60 Days of Euler in F# - Problem 14 | Bryan Slatner — Software Developer, Foodie, Cigar Lover

The Problem

The following iterative sequence is defined for the set of positive integers:
    *n → n/2* (*n* is even)
    *n → 3n + 1* (*n* is odd)
Using the rule above and starting with 13, we generate the following sequence:
    13 → 40 → 20 → 10 → 5 → 16 → 8 → 4 → 2 → 1
It can be seen that this sequence (starting at 13 and finishing at 1) contains 10 terms. Although it has not been proved yet (Collatz Problem), it is thought that all starting numbers finish at 1.

Which starting number, under one million, produces the longest chain?

NOTE: Once the chain starts the terms are allowed to go above one million.

The Solution

I had some fun with this one.

I originally wrote the solution to this on an Alienware laptop with a 2GHz processor and 8 cores. By default, most languages use only one of those cores at a time, so most of my solutions were running on a single core. Most of the time, that’s good enough.

My original solution, however, took long enough to execute that I had enough time to go inside and make a sandwich.

My current laptop has a 3.8Ghz processor and solves the problem in about 3.5 seconds. There has to be some other difference in play here, but I’ll be damned if I can figure out what it is.

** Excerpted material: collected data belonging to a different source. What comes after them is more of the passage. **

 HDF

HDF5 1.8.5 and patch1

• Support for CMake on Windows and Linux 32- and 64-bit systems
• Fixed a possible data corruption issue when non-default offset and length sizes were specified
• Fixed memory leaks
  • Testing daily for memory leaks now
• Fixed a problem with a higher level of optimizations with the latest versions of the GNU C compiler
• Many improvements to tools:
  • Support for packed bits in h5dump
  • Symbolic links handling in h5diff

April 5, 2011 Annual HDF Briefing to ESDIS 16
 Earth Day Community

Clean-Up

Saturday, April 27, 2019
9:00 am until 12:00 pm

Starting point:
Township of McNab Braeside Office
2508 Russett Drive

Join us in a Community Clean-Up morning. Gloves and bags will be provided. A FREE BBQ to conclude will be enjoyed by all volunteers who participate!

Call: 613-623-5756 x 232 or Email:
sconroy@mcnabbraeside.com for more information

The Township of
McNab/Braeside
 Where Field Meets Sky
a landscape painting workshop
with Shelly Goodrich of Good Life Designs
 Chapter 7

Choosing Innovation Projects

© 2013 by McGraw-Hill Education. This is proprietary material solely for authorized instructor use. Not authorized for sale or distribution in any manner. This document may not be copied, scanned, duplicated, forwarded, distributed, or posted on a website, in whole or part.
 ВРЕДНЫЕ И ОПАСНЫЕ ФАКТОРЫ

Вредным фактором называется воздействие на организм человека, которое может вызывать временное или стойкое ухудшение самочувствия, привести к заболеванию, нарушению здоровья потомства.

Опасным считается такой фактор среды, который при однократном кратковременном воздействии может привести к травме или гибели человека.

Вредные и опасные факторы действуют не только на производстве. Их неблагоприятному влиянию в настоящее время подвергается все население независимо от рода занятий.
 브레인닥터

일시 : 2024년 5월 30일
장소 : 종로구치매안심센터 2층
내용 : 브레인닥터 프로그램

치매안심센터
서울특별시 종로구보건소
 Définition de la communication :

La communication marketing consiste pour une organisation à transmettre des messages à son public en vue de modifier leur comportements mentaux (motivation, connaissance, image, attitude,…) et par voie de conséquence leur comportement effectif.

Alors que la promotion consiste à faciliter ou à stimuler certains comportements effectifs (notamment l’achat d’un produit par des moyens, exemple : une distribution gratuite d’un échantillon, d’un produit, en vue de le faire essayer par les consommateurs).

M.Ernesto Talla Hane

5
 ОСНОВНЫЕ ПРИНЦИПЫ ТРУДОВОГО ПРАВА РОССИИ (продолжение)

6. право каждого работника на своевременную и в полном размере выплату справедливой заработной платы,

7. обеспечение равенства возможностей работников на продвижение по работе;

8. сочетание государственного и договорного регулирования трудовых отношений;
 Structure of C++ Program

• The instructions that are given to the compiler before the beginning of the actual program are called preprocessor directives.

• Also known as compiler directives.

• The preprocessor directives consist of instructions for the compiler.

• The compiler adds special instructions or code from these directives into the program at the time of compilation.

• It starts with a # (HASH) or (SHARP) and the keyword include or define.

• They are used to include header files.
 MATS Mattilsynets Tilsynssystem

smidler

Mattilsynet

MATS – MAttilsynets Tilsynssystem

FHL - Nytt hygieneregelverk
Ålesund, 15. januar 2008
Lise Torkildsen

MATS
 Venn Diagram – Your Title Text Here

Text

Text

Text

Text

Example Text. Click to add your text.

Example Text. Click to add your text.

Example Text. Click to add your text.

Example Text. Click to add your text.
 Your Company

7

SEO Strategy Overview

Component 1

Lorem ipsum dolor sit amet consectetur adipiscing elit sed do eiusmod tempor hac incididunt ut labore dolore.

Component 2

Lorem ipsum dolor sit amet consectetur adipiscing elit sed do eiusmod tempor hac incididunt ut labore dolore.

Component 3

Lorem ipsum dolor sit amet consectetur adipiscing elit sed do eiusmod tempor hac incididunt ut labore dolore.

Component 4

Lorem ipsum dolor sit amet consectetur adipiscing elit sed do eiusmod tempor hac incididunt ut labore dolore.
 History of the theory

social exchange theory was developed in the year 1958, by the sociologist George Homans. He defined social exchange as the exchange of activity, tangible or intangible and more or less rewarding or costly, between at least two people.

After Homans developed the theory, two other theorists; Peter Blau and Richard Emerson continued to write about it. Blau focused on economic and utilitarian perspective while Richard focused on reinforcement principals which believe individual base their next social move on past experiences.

Here’s the “purely functional” solution.

let isEven i = i &&& 1L = 0L
let (|Even|Odd|) i = if isEven i then Even else Odd

let next n =
    match n with
    | Even -> n/2L
    | Odd -> 3L*n+1L

let collatz n = 
    let rec c n length = 
        if n = 1L then length
        else c (next n) (length+1L)
    c n 1L 

#time
seq { 1L..999999L } |> Seq.maxBy collatz
#time

We start with a helper function, isEven and an active pattern matching function that will return Even or Odd for a given number.

The next function finds the next number in the sequence based on the rules in the problem definition.

The collatz function uses a tail-recursive function to generate the length of the sequence.

Back when this was taking forever to execute, I tried three more solutions to the problem. I’ll outline them here as a learning experience.

Attempt #2

Since the functional approach wasn’t working for me, I tried a solution that uses mutables.

let collatzWithMutables start = 
    let mutable count = 1L
    let mutable current = start
 
    while current > 1L do
        current <- next current
        count <- count + 1L
    count

#time
seq { 1L..999999L } |> Seq.maxBy collatzLength
#time

That executes in 3.3 seconds on my machine. I’m not happy about a 5.7% reduction in speed. I think we can do better.

Attempt #3

The length of the sequence starting with n is constant. I figured that it was highly likely I would be encountering the same values over and over. If you encounter an n for which you’ve already computed the length, it’s not necessary to compute it again. Just add what you have now to the already-computed length for n.

Let’s try that:

let cache = System.Collections.Generic.Dictionary<int64,int64>()

let collatzWithMutablesCached start =
    let mutable count = 1L
    let mutable current = start

    while current > 1L do
        match cache.TryGetValue current with
        | true,cachedCount ->
            count <- count + cachedCount
            current <- 1L
        | _ ->
            current <- next current
            count <- count + 1L

    cache.Add(start,count)
    count

#time
seq { 1L..999999L} |> Seq.maxBy collatzWithMutablesCached
#time

That brings our time down to 0.7 seconds. I’m totally happy with that. That’s an 80% reduction.

I went back and added some code to count the number of cache hits and cache misses. There are 999,997 cache hits vs. 5,226,259 misses. So the cache hits only 16% of the time. However, those hits eliminate a whopping 150,522,402 calls to next which is why this is so much faster.

Attempt #4

I’m still feeling experimental. There’s one more approach I’d like to try.

I have 8 cores. Let’s use all of them!

let collatzAsync startNum endNum = async {
    return 
        seq { startNum..endNum }
        |> Seq.map (fun i -> i,collatzWithMutables i)
        |> Seq.maxBy snd
}

let ranges = 
	[ 
	1L,125000L
	125001L,250000L
	250001L,375000L
	375001L,500000L
	500001L,625000L
	625001L,750000L
	750001L,875000L
	875001L,999999L
	]

#time
ranges
|> Seq.map (fun (s,e) -> collatzAsync s e)
|> Async.Parallel
|> Async.RunSynchronously
|> Seq.maxBy snd
|> fst
#time

I broke the problem up into 8 chunks of 125000 each. collatzAsync is an asynchronous function that works out the answer to the chunk using the collatzWithMutables function we used before.

The main body executes all those chunks in parallel and then returns the biggest answer found.

This runs in 0.9 seconds on my machine. Not as fast as the cached solution, but quite fun to write.